**TEXTE DU DOCUMENT:**
+ + +

Média : Le Citoyen - Presse étrangère

Texte intégral

L'histoire des relations entre nos deux pays est importante et ce que je souhaite, c'est aujourd'hui, après beaucoup d'épreuves, marquer l'engagement de la France aux côtés des autorités centrafricaines, aux côtés du peuple centrafricain et aux côtés de l'ensemble des pays voisins, de l'ensemble des pays de la région de la CEMAC qui appuient aujourd'hui les efforts de votre pays.
Beaucoup a été fait dans le passé récent. C'est pourquoi il faut essayer d'avancer dans la voie nouvelle de l'assainissement économique, et d'un dialogue national. Je viens, bien sûr, de rencontrer tout à l'heure, bien sûr, le président Bozizé, le Premier ministre M. Goumba et j'ai eu l'occasion de m'entretenir avec mon collègue et ami, le ministre des Affaires étrangères, pour essayer de voir comment nous pouvons, nous Français, aider la République centrafricaine, aider le peuple centrafricain à continuer d'avancer dans cette période difficile et importante pour votre pays.
La conviction de la France, c'est que des efforts ont été faits. Il faut poursuivre dans la voie de l'ouverture, dans la voie de la transparence, et de la rigueur qui a été initiée. Nous avons un calendrier serré pour réussir. Tout d'abord, il y a les échéances de l'Union européenne au mois de septembre ; nous voulons appuyer les efforts pour permettre de renouer pleinement avec la coopération de la part des pays européens et vous pouvez compter sur la France pour être l'avocat de la République centrafricaine auprès de Bruxelles, auprès de l'ensemble de nos amis européens.
Et nous avons cette autre échéance financière du Fonds monétaire international. Nous nous préparons, nous travaillons ensemble pour faire en sorte que, là encore, nous puissions répondre aux demandes de la communauté financière internationale pour engager ce processus de redressement de la République centrafricaine.
Alors, nous sommes tous d'accord et j'en ai longuement parlé avec le président Bozizé, avec le Premier ministre. Il y a un impératif premier, c'est le retour à la sécurité dans le pays. Et dans cette tâche, la France est à vos côtés. Nous connaissons tous les efforts qui sont faits par la Force de la CEMAC présente ici, avec l'appui de tous les pays. Ce matin, avec le président Sassou Nguesso au Congo - j'étais hier au Gabon avec le président Bongo -, nous avons longuement évoqué ces perspectives d'appui de la CEMAC à votre pays et il faut continuer dans cette voie. Vous savez que la France était aussi présente par un détachement de plus de deux cents hommes, marquant notre soutien entier à l'action qui est engagée, l'action de sécurité qui est engagée dans ce pays. Notre seule présence est un élément de confiance qui évidemment mérite d'être souligné. Mais il faut aller plus loin est c'est donc véritablement à un plan de sécurité que nous voulons nous engager, en partenariat avec votre pays, à la fois pour la formation et pour l'équipement des Forces centrafricaines qui ont besoin d'être restructurées. Trois bataillons vont faire l'objet de ce travail attentif, un premier bataillon sera équipé et formé d'ici la fin de l'année.

+ + +

**ENTRÉES À TRAITER:**
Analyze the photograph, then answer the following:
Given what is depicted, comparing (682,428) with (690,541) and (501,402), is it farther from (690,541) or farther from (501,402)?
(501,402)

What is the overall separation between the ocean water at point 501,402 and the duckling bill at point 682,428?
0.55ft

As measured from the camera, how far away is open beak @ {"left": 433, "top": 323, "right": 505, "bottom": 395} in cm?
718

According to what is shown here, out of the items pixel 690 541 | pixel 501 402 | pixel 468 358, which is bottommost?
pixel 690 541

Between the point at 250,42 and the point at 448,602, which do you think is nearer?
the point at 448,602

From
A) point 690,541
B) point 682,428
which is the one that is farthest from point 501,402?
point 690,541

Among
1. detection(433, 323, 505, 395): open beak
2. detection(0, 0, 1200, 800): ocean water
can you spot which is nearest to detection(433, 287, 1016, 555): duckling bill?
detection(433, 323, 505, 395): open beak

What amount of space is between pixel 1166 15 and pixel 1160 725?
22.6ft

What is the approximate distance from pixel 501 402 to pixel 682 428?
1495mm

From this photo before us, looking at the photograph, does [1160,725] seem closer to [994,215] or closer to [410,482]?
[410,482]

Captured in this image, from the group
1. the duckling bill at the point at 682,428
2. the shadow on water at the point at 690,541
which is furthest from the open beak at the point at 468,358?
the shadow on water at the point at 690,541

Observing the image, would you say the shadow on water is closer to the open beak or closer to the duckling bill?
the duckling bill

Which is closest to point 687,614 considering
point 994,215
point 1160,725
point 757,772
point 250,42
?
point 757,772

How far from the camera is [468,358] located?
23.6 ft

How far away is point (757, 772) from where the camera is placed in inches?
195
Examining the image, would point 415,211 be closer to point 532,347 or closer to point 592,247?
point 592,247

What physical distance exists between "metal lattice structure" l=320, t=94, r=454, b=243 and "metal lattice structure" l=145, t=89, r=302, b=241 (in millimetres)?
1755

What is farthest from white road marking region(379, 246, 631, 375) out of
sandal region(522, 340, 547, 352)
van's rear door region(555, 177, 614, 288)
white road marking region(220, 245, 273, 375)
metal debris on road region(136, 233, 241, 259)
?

+ + +

**TÂCHES À RÉALISER:**
a) Recopiez à l'identique les lignes des entrées en commençant à celle qui contient « Which is closest to point 687,614 considering » et en allant jusqu'à la fin des entrées, ces deux bornes comprises.
b) Poursuivez le discours sur le soutien de la France à la République centrafricaine à partir de l'endroit où il s'arrête.

**RÉPONSES AUX TÂCHES:**
a)
Which is closest to point 687,614 considering
point 994,215
point 1160,725
point 757,772
point 250,42
?
point 757,772

How far from the camera is [468,358] located?
23.6 ft

How far away is point (757, 772) from where the camera is placed in inches?
195
Examining the image, would point 415,211 be closer to point 532,347 or closer to point 592,247?
point 592,247

What physical distance exists between "metal lattice structure" l=320, t=94, r=454, b=243 and "metal lattice structure" l=145, t=89, r=302, b=241 (in millimetres)?
1755

What is farthest from white road marking region(379, 246, 631, 375) out of
sandal region(522, 340, 547, 352)
van's rear door region(555, 177, 614, 288)
white road marking region(220, 245, 273, 375)
metal debris on road region(136, 233, 241, 259)
?

b)
Et puis, nous voulons aussi nous engager en appui aux efforts de la gendarmerie nationale de la République centrafricaine : formation et équipement d'un escadron mobile ; formation et équipement par ailleurs d'un groupement d'intervention. Et, parce que cela doit concerner l'ensemble du pays, nous voulons intervenir auprès de chaque région, de chaque cadre territorial, en appui aux brigades territoriales. Une trentaine de brigades territoriales seront concernées, une quinzaine d'ici la fin de l'année.
Vous voyez, il s'agit d'un plan ambitieux, d'un plan important puisque la sécurité de la République centrafricaine constitue aujourd'hui la première des priorités. Parallèlement, il faut continuer ce qui a été engagé dans la voie de l'assainissement économique et financier du pays et nous voulons développer la coopération avec votre pays par l'assistance, le renforcement de l'assistance technique, financière, en particulier pour aider à la mise en oeuvre des règles financières. Cette transparence, cette remise en route est évidemment essentielle pour le bon développement du pays. Et parallèlement, cette visite prend tout son sens et il est important pour moi de rencontrer le président du Conseil national de transition, d'évoquer avec plusieurs responsables de ce Conseil les perspectives d'approfondissement, de normalisation de la situation avec ce Dialogue national qui est engagé et les perspectives électorales pour 2004 et 2005. Tout ceci demande à être préparé avec soin, tout ceci nécessite les efforts de chacun et nous allons envoyer une mission pour appuyer cet important travail de recensement, d'évaluation de l'ensemble des besoins qui permettront à ce processus de s'organiser dans les meilleures conditions.
Vous voyez qu'il y a beaucoup à faire. Nous sommes à vos côtés pour engager ce travail et je veux dire une nouvelle fois l'appui de la France, la solidarité de la France.
L'attachement qui est le nôtre vient du lien très profond entre le peuple français et le peuple centrafricain.
Q - A vous entendre, la question de la reconnaissance de la Centrafrique ne se pose plus ?
Si j'ai bien compris ce que vous avez dit, vous serez aux côtés de la Centrafrique pour l'aider à renouer avec l'Union européenne dans sa coopération avec les Quinze.
Autre question : est-ce la Centrafrique qui a réussi à redresser son économie au point de pouvoir faire face à ses obligations de souveraineté tel que le paiement de salaire ? Est-ce que la Centrafrique pourrait compter sur la France pour une aide budgétaire exceptionnelle d'urgence, je le précise pour franchir le cap du dernier trimestre qui semble être un seuil critique pour ce pays dans le recouvrement de ses recettes ?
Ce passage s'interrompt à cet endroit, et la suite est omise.